> _What needs to be done_: Express the lines below, from the line containing "How much space separates [62,89] and [26,49]?" through the end of the rows, both ends included, as a Markdown table with the columns Position and Content. Give each line a sequential number and omit blank lines.
-- Start --
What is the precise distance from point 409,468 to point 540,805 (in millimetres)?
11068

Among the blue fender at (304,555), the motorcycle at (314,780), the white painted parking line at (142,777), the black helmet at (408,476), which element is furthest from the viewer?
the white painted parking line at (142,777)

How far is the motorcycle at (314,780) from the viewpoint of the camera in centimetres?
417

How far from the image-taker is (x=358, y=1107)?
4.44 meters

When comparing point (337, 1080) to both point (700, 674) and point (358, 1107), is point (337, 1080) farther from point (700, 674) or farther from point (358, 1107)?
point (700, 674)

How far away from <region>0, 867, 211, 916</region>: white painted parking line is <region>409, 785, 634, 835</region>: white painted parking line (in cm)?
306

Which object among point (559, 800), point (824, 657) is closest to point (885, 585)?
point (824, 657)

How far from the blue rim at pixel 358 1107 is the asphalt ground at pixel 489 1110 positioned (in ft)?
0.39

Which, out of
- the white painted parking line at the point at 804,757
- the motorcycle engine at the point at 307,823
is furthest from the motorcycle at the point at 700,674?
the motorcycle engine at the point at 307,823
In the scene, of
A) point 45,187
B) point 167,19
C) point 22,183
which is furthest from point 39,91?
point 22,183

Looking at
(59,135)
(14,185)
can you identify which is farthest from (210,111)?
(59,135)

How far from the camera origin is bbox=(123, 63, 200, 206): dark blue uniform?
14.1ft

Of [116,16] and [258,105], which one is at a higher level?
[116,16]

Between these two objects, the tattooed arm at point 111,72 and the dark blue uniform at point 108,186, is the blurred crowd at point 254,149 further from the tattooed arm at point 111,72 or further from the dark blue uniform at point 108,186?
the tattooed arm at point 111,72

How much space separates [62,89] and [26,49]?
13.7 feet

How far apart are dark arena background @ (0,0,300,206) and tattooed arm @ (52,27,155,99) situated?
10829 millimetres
-- End --
> _Result below_:
| Position | Content |
|---|---|
| 1 | How much space separates [62,89] and [26,49]? |
| 2 | 13.7 feet |
| 3 | How far apart are dark arena background @ (0,0,300,206) and tattooed arm @ (52,27,155,99) situated? |
| 4 | 10829 millimetres |